**Entries provided**

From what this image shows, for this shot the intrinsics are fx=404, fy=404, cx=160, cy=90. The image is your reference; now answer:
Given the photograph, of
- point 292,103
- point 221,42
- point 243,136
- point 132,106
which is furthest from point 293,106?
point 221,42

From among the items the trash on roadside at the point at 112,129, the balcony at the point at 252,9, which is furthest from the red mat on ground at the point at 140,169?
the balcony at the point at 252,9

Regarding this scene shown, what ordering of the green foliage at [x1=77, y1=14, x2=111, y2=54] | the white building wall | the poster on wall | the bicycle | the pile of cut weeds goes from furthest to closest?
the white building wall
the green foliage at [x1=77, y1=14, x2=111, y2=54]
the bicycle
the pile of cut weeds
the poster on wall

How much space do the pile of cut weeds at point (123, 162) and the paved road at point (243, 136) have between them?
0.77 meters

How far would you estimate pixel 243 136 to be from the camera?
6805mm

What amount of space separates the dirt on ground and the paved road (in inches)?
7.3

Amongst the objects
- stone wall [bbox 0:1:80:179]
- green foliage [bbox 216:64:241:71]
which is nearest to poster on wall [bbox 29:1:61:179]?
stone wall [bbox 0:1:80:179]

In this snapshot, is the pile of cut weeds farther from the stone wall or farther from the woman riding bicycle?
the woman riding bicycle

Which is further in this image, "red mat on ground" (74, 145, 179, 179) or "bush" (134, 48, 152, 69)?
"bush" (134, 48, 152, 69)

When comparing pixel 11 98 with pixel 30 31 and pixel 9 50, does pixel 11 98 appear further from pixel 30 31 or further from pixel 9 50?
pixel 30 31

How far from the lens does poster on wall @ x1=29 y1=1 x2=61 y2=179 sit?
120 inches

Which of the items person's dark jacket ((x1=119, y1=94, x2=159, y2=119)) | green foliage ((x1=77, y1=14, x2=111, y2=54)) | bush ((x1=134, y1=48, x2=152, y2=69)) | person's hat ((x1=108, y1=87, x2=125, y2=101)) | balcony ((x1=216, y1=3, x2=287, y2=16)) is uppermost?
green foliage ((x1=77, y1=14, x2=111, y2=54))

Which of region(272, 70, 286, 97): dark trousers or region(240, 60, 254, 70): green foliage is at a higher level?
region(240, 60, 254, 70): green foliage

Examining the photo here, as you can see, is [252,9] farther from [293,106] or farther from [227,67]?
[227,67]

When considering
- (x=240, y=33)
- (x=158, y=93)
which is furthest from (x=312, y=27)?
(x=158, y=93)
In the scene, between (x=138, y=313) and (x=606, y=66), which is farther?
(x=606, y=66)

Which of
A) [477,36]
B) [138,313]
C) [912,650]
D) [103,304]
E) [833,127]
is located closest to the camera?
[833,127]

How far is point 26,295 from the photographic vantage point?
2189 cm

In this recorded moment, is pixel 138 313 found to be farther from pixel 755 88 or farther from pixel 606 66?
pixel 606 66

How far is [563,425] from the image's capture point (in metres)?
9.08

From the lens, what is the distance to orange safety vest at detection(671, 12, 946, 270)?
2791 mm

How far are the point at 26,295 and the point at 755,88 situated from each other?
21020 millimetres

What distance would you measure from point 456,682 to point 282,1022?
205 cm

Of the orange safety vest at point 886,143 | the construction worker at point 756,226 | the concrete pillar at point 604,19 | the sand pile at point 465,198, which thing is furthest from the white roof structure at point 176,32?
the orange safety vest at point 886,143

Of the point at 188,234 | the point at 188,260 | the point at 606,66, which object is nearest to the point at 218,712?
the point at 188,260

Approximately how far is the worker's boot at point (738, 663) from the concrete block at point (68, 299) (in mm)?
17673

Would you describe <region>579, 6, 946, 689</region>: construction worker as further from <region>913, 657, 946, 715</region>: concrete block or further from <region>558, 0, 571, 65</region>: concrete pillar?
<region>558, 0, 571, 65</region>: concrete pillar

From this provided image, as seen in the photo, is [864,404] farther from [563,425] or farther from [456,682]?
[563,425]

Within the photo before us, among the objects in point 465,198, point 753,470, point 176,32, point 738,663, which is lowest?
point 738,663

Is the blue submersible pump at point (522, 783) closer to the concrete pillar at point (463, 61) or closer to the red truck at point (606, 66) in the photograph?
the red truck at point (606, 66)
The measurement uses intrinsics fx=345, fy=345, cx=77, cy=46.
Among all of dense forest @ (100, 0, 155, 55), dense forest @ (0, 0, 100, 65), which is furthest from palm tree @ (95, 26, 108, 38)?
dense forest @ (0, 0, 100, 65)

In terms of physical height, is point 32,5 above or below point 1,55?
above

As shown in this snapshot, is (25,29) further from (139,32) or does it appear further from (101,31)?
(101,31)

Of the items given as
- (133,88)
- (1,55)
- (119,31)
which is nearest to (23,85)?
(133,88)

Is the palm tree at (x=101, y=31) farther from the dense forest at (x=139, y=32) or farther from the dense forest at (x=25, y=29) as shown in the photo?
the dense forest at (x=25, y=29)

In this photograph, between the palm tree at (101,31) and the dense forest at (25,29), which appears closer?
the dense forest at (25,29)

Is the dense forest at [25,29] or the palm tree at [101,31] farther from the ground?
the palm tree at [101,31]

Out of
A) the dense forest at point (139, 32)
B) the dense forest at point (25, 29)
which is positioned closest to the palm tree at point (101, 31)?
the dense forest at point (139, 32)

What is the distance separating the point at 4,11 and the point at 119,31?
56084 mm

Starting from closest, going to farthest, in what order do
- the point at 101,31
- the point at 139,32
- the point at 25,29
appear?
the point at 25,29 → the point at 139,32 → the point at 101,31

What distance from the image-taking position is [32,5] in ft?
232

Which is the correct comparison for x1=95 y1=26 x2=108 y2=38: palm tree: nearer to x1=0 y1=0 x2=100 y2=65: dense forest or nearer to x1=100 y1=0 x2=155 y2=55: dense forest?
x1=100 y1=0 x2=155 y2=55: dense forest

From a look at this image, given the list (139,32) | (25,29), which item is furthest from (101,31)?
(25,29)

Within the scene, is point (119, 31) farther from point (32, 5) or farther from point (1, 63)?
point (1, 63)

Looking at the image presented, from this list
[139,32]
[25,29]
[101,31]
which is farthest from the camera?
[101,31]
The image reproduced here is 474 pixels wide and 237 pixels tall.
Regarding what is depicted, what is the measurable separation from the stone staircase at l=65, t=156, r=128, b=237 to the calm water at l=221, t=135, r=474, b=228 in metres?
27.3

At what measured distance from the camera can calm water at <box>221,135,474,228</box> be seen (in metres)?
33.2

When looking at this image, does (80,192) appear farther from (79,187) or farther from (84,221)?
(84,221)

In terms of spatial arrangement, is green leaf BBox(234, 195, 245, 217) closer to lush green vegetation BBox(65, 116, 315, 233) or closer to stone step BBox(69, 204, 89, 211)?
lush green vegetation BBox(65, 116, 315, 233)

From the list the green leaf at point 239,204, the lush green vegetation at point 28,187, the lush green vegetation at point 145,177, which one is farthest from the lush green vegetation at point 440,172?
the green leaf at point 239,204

**Aim of the exercise**
Give back the lines of the listing from the one with "At what measured" through the end, both included, exactly as written and with nothing added.

**Worked answer**
At what measured distance from the camera can calm water at <box>221,135,474,228</box> be seen (in metres)?
33.2

When looking at this image, does (80,192) appear farther from (79,187) or farther from (84,221)?
(84,221)

In terms of spatial arrangement, is green leaf BBox(234, 195, 245, 217) closer to lush green vegetation BBox(65, 116, 315, 233) or closer to stone step BBox(69, 204, 89, 211)?
lush green vegetation BBox(65, 116, 315, 233)

From the list the green leaf at point 239,204, the lush green vegetation at point 28,187, the lush green vegetation at point 145,177, which one is farthest from the lush green vegetation at point 440,172?
the green leaf at point 239,204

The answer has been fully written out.